In some aspects, during logging of the horizontal portion of the wellbore, a wellbore fluid can be produced from the wellbore through an inlet of the production unit and into the production conduit or tubing. In such aspects, the tractor can be anchored in the horizontal portion to remain in position against the force of the flowing wellbore fluid. To do so, the arms of the tractor can be extended as far radially as possible to increase/maximize the contact between the wheels and the inner surface.
Method 1000 can continue at step 1012, which includes carrying the tractor through the horizontal portion in an uphole direction after logging. For example, each wheel of the tractor can be rotated to carry the tractor in an uphole direction toward the downhole tool 900. After the tractor reaches the entrance to the horizontal portion, the wheels continue to rotate causing the tractor to turn from the horizontal portion into the vertical portion of the wellbore 21. The tractor continues to travel in the uphole direction in the vertical portion of the wellbore until the tractor reaches the receptacle, where the tractor reattaches to the receptacle. In some aspects, the steps of method 1000 may be performed in a different order without departing from the scope of the present disclosure.

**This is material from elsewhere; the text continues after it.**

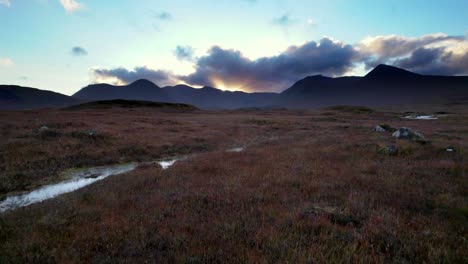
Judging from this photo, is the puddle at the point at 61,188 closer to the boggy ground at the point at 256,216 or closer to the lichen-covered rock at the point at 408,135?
the boggy ground at the point at 256,216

A number of implementations have been described. Nevertheless, it will be understood that various modifications may be made without departing from the spirit and scope of the disclosure. For example, example operations, methods, or processes described herein may include more steps or fewer steps than those described. Further, the steps in such example operations, methods, or processes may be performed in different successions than that described or illustrated in the figures. Accordingly, other implementations are within the scope of the following claims.